Saturday, August 8, 2015

Reading Room BLACK TERROR COMICS "Space Speedsters"

Combine When Worlds Collide, Damon Runyon's Broadway tales, Flash Gordon, and Front Page...
...and you get this really weird one-shot tale!
So, we got...Armageddon, gangsters, intrepid spacemen (and women) and spaceships, newspaper reporters, and some comedy relief.
Did I miss anything?
This never-reprinted tale from Nedor/Standard's Black Terror #23 (1948) seems like part of an ongoing series, but I can't find any other stories featuring the lead characters!
Illustrator (and possible writer) Stan Asch was one of the steadily-working artists who were the backbone of the comics industry in the Golden Age.
With over 300 stories and covers to his credit, he co-created Johnny Thunder and Dr Mid-Nite for DC Comics, and assisted both Milton Caniff (on Terry and the Pirates) and Al Capp (on Lil' Abner) during his long career.
Was this a try-out for an onoging series that didn't sell?
We'll never know...

Friday, August 7, 2015

The REAL Fantastic Four!

Word is the new Fantastic Four flick is crap...
...so let's look at one of the more successful media adaptations...
Adapted from Marvel's Fantastic Four #126 (1972), this Roy Thomas-written, John Buscema/Joe Sinnott-illustrated tale beautifully-expanded on the original Stan Lee/Jack Kirby story!
The voices are a fascinating group.
Johnny Storm/Human Torch (and Narrator) was Peter Fernandez (Speed Racer himself).
Reed Richards/Mr Fantastic sounds like Les Tremayne (Mentor on the SHAZAM! TV series) who started out on dramatic radio in the late 1940s!
Enjoy the REAL Fantastic Four!

Thursday, August 6, 2015

Reading Room TALES TO ASTONISH "Voice of Fate"

Our final tale is a re-working of the previous one...
...but with some interesting variations!
This story by plotter Stan Lee, writer Larry Lieber, and artist Don Heck is from Atlas' Tales to Astonish #33 (1962) and is a retelling of "Mister Black", which appeared only a couple of months earlier in Atlas' Strange Tales #93 (1962).
You'll note the protaganist is now American, but still a draft dodger.
Of course, the story omits why the Japanese would even take him in (since he had nothing of value to the government), or how he even got to Japan in the middle of World War II...

Wednesday, August 5, 2015

Reading Room STRANGE TALES "Mister Black"
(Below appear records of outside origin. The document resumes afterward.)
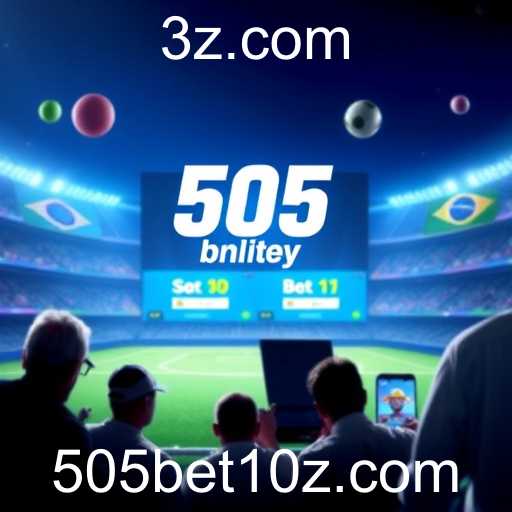 Crescimento dos Jogos Online no Brasil em 2026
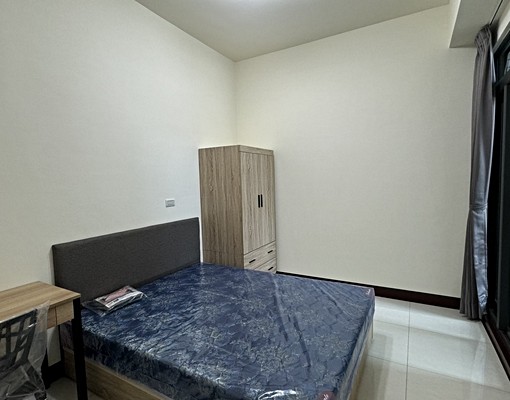 🍀住好宅🍀善化溪尾雅緻整層住家*可租補* - Image 4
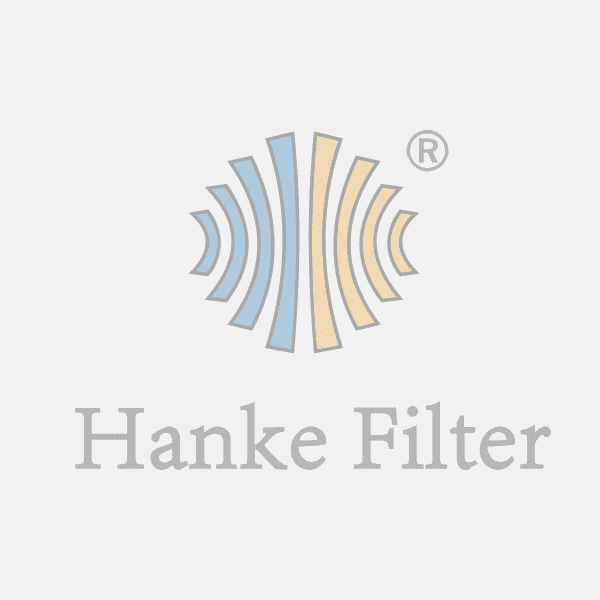Outer scraper type filter structure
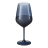 Бокал для вина Сапфир (Sapphire), синий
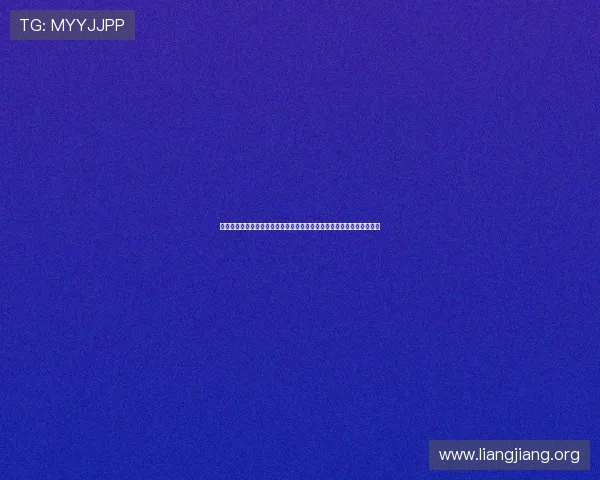 澳门永利皇宫滚球盘赔率分析与趋势预测帮助玩家把握投注先机赢得更多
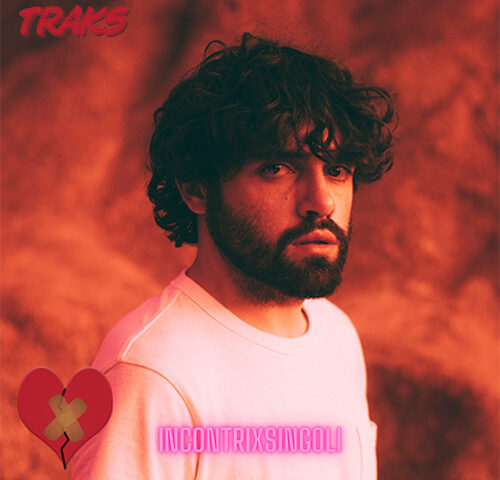 #incontrixsingoli: le canzoni che accendono la fiammella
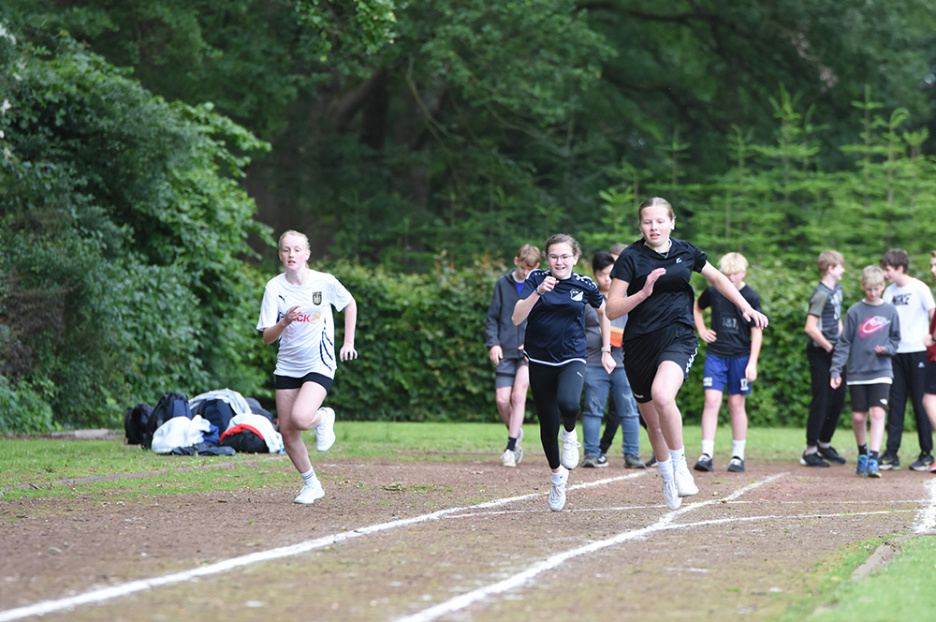 Sportfest 2024 (2)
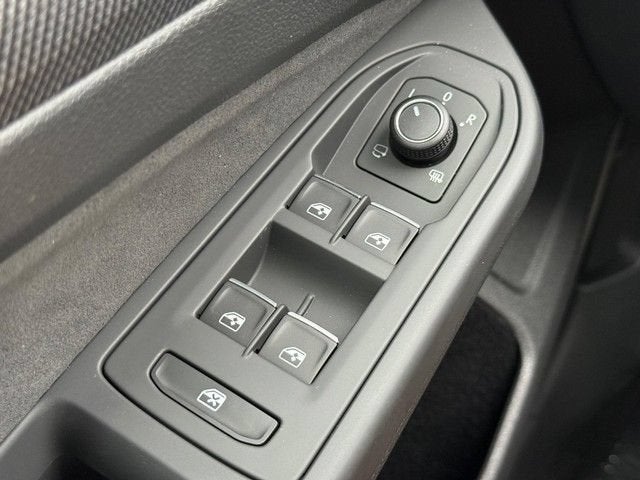 2026 Volkswagen Golf GTI S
...with a tale featuring a Japanese protagonist!
Was this story from Atlas' Strange Tales #93 (1962) an inventory tale from the 1950s?
Artist Bob Forgione lost his ongoing freelance work at Atlas when the company cut back in late 1956-early 1957 after losing their newsstand distributor.
When this story was finally published, Forgione was working steadily for Dell, ACG, and DC.
It also appears to have been the last original tale by Bob that Atlas/Marvel published.
(All subsequent stories were reprints of earlier material.)
Also, could it have been reworked from an unpublished Witness tale?
Every comic company had a cloaked mysteryman narrating stories about "everyday" people (and occasionally influencing them, as well).
Timely/Atlas' entrant in the Mysterious Traveler/Whistler/Phantom Stranger/Man in Black Called Fate competition was The Witness, who had his own one-shot comic and a number of stories scattered in other titles.
At any rate, an extremely-similar tale appeared only a couple of months later...by one of the now-revived and thriving Atlas/Marvel's hottest artists!
You'll see that tale on the 70th anniversary of the bombing of Hiroshima...tomorrow!

Tuesday, August 4, 2015

Reading Room STRANGE TALES "Eyes that Never Close"

With the 70th anniversary of the bombing of Hiroshima coming up...
...we're presenting several tales from the 1950s-60s relating to it.
This never-reprinted story from Atlas' Strange Tales #61 (1958) treats the bombing as just another disaster, but one the criminal won't escape from.
Illustrated effectively by Bernie Krigstein, who tells a story in only four pages that most artists today would need twenty pages for.
BTW, the writer is unknown.

Monday, August 3, 2015

Reading Room CAPTAIN SCIENCE COMICS "Spawn of Saturn"

Welcome to the cover feature of Captain Science #1 (1950)...
...except it's not about Captain Science!
In fact, the story's title isn't mentioned on the cover at all!
(You can find the actual Captain Science tales from #1 HERE and HERE.)
It's interesting to see a sci-fi tale where a handsome starship captain doesn't go on a landing party to a potentially-dangerous locale!
The writer is unknown, but the art is by Walter Johnson, who not only penciled and inked his own work, but ran a studio that supplied material to a number of comics companies, so some of his "signed" jobs (like this one) show elements of several artists' styles.